South Carolina State University: Trustees postpone cutting programs
CALEB BOZARD, T&D
South Carolina State University will not cut several academic programs just yet. The university’s trustees voted Thursday to hold off on plans to end the programs.
The board’s Academic Affairs Committee recommended the university cut its bachelor’s degrees in art education, history, social studies, special education and professional land surveying at the committee meeting on Wednesday.
The committee also recommended cutting the dramatic arts bachelor’s degree and replacing it with an 18-hour concentration in the Professional English program.
However, the full board decided Thursday to postpone cutting the programs, saying trustees need more information on the impacts the cuts would have on the university.
Academic Affairs Committee Vice Chair Doris Helms said she had voted to cut the programs “reluctantly,” because she wasn’t sure what would happen to faculty in the programs and what effect the cuts would have on the university’s overall academic strategy.
“Yes, we do need program elimination,” Helms said. “We're a small school. We don't have enough students to have as many programs as we have. I have no question about that. As a matter of fact, I think that these programs probably do need to be eliminated, but I really feel uncomfortable without understanding what's going to happen once they are.”
Helms said some of her concerns might be answered by President Alexander Conyers’s strategic plan for the university.
“You don't have a strategic plan yet,” Helms said. “We haven't seen it. I have no idea where the university is going in terms of what we're going to really be emphasizing, what we're not going to be. And I really felt that I needed to see the context of what would happen, for instance, to the African American studies program, if you eliminate history, where are the faculty going to go? What are we really thinking about in the context of the whole?”
Helms also said she felt there had not been enough communication between university administration and faculty on the programs.
At least 12.5 students must be enrolled in an undergraduate program, with eight having completed the degree, within five years to meet the commission’s standards for productivity, according to commission policy documents.
Many of the programs identified by the academic commission average between 5 and 10 students enrolled, with land surveying averaging 0.8 students. Conyers said some of the programs that would be cut have had one graduate in five years.
Programs that do not meet the commission’s standards are placed on probation for no more than three two-year review cycles, which covers six years. If numbers have not improved, the commission will give the institution a timeline to phase out the programs.
The commission can grant exceptions to programs that don’t meet these standards if the programs are “considered essential to the basic mission of the institution or deemed so unique in their subject matter and value to the higher education community in South Carolina as to make them essential,” according to commission policy.
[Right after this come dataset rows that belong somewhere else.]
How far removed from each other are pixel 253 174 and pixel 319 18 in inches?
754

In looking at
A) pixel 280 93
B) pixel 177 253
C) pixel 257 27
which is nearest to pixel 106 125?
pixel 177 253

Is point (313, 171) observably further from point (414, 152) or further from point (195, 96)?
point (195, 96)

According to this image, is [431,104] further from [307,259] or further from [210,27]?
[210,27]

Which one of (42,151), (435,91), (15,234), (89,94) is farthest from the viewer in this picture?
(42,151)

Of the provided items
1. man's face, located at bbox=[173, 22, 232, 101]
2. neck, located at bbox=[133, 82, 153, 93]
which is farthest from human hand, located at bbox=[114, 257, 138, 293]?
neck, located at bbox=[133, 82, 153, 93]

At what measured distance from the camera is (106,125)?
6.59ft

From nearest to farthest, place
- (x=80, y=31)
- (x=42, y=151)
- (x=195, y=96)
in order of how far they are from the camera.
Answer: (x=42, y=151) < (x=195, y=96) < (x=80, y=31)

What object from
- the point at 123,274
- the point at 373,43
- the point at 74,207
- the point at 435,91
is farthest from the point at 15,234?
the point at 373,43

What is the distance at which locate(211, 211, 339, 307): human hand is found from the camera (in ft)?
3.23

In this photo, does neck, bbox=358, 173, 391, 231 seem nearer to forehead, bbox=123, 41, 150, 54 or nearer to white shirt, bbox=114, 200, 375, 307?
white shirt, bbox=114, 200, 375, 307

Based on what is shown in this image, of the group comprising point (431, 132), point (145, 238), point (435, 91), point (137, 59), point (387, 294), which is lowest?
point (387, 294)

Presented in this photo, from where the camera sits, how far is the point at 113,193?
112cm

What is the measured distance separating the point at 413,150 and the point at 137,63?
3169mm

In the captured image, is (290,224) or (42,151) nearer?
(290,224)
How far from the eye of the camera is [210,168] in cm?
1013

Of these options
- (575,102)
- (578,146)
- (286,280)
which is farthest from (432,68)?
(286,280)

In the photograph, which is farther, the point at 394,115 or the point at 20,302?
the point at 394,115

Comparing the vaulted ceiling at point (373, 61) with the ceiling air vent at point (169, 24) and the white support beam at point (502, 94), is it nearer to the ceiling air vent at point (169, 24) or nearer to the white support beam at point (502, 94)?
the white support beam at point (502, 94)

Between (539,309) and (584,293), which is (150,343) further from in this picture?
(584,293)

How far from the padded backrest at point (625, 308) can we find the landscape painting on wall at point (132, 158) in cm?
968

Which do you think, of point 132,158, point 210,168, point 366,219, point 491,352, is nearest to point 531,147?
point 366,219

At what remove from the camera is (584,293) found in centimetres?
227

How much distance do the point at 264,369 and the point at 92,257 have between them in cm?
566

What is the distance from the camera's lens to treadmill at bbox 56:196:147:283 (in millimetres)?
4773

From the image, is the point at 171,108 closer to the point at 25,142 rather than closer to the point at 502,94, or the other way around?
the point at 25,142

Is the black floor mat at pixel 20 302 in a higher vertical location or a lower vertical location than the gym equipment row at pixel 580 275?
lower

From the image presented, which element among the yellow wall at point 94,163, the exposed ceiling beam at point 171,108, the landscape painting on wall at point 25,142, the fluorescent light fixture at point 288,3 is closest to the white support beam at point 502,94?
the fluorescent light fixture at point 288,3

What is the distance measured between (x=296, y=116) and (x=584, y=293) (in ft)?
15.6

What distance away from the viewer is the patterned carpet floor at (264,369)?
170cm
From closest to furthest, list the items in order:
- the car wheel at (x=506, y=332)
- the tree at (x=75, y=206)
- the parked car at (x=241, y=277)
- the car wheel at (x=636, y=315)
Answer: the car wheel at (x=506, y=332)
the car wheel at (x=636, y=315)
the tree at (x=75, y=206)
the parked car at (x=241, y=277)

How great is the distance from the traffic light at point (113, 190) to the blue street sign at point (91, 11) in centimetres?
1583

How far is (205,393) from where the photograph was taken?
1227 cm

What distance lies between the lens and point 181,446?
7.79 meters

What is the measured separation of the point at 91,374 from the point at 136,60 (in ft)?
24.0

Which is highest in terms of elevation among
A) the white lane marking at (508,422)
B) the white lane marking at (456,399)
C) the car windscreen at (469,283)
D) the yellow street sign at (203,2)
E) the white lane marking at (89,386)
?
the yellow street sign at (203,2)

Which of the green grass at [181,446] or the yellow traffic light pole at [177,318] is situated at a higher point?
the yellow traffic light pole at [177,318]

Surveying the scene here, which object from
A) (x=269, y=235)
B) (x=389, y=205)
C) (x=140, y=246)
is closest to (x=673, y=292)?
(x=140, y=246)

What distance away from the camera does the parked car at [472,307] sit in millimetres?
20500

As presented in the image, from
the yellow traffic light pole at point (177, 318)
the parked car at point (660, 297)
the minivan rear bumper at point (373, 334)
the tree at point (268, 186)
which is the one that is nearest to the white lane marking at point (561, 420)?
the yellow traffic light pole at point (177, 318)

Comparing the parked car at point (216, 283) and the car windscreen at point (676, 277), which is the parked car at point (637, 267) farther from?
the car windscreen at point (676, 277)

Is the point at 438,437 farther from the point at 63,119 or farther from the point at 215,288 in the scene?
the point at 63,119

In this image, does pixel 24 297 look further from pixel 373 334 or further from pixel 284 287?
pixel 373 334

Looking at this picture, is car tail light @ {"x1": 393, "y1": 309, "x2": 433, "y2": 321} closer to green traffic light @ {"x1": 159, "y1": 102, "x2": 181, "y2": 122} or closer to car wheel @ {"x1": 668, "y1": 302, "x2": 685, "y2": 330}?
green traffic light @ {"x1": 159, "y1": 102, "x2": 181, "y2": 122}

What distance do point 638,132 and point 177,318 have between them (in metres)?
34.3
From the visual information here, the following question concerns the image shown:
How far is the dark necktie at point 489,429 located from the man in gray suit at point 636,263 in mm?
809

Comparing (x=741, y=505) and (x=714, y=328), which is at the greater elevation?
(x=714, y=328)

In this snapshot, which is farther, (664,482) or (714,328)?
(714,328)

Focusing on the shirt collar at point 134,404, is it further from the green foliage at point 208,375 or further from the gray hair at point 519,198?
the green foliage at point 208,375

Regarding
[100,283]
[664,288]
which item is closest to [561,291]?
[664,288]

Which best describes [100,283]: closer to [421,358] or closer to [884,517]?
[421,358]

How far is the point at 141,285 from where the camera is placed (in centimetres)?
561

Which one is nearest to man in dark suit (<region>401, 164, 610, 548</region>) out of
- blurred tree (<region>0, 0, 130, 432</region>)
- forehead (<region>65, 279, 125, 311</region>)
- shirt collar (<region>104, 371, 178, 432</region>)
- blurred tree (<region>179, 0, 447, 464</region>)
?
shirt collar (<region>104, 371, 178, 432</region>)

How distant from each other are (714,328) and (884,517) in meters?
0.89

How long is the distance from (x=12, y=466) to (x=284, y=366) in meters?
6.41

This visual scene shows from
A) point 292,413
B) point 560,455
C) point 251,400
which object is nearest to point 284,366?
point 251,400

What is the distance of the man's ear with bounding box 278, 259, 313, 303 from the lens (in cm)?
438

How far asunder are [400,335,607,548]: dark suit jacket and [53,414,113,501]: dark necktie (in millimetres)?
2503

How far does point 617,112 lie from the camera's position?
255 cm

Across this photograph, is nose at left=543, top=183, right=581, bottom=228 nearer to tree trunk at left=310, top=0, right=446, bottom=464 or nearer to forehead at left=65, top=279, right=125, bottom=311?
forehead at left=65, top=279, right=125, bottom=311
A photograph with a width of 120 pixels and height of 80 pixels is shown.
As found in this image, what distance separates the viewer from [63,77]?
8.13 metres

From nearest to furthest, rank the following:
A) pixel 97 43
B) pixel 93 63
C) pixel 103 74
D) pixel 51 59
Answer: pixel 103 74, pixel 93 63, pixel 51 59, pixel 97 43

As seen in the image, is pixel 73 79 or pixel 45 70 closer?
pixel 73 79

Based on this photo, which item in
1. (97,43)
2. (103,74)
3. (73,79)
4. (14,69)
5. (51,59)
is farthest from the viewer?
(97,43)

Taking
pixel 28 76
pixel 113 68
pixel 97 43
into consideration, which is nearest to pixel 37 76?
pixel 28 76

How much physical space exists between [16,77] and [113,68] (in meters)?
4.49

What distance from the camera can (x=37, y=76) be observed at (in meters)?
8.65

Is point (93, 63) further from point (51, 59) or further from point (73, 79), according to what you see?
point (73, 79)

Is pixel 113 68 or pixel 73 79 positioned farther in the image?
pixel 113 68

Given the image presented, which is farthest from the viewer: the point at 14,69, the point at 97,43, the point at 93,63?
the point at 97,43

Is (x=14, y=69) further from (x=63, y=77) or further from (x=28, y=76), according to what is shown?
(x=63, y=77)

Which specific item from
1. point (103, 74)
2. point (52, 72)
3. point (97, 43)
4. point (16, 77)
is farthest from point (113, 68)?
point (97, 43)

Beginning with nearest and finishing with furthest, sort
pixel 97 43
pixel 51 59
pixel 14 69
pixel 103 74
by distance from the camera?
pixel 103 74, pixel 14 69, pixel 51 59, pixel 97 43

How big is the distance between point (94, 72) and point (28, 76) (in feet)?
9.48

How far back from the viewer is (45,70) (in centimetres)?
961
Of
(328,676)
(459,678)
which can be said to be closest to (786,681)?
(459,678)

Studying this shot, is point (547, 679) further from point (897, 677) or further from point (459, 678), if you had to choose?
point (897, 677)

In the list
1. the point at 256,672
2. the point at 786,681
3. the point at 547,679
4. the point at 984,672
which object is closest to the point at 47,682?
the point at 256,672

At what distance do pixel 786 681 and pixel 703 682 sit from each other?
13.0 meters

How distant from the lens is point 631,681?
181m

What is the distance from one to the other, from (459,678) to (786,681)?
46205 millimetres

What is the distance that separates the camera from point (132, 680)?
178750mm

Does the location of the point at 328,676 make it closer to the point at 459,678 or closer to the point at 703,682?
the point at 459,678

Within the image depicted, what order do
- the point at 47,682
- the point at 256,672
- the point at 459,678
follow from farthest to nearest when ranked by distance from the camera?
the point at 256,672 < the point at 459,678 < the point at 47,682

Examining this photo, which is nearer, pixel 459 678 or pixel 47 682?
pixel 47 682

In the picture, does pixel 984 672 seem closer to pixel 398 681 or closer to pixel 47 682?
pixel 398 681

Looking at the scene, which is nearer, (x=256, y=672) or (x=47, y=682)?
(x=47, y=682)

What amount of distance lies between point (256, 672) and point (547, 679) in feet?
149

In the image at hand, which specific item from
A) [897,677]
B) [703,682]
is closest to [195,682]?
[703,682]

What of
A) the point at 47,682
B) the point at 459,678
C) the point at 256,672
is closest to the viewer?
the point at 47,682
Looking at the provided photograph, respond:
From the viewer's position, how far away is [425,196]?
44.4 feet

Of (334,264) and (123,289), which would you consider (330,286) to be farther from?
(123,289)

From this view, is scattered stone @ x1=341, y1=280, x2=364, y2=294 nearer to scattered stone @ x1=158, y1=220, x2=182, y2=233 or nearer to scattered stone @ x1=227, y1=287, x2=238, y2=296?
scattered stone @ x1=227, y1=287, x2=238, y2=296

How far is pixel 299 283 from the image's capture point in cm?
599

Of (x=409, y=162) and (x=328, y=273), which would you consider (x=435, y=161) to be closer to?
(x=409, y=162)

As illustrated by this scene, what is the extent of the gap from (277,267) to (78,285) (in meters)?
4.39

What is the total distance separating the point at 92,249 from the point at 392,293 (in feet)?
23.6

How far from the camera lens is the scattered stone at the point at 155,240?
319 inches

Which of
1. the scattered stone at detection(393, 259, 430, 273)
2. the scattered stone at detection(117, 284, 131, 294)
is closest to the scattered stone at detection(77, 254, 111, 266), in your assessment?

The university expects “minimal” impacts on faculty positions, Watson said. Faculty will be shifted to core curricula or concentrations rather than degrees, he said. Any adjustments in personnel would take place over a two-year to three-year process.
"We still have to teach history," he said. "But as much history? Maybe not."
Offering the programs is a disservice to students who apply for those programs not knowing they will have few classmates and professors to choose from, Conyers said.
“You get a kid here who signs up for the art education class, because they don't know anyone – that kid doesn't know that no one has graduated from that program in five years,” Conyers said. “That student doesn't know that there's only one or two professors, and when he or she fails that course, there's no other option but to go back to that same professor that failed them the last time. That student doesn't know that there's no other students in his or her cohort that he or she can study with.”
This also hurts students in the more popular programs who are short of resources such as professors and class space, he said.
“You've got programs that need personnel,” Watson said. “We've got engineering classes that are packed. So we've got to be able to direct resources to those programs that are in high demand.”
Holding off on cutting the programs prolongs the teach-out period, where students in a program are allowed to complete their degree while no new students are admitted, Conyers said.
Alexander Thierry, president of the university’s faculty senate, said there are benefits to keeping the programs on campus.
Some of the programs would be more popular if the university provided resources for better recruiting, which currently falls on the shoulders of program faculty, Thierry said.
“I think that many of those programs just would like the resources that they've requested over long amounts of time to help with making their programs stronger,” he said.
Though cutting the programs had been discussed before, faculty were not aware the Board of Trustees would be voting on the cuts until the Academic Affairs committee meeting on Wednesday, catching many off guard, Thierry said.
Faculty in the affected programs have filed plans to improve recruitment and apply for exceptions to the higher education commission’s productivity policies and would like time to see these through, he said.
Thierry said he was glad the board wanted more information before making a decision. He said faculty members were also unclear on exactly what would happen to those working in programs that could be cut.
Thierry, as an associate art professor under the studio art and art education program, could see his program eliminated.
Thierry cited special education as a program that could bring value to the university and help solve South Carolina’s teacher shortage.
“If South Carolina State University is looking for programs to champion to help with those needs, then some of these programs on this list are in the critical needs area,” he said.
According to higher education commission reports, 35 of S.C. State’s 55 degree programs did not meet productivity standards between 2016 and 2020. Of those 35 degrees, six have been terminated, three are on probation and 19 have been granted exemptions.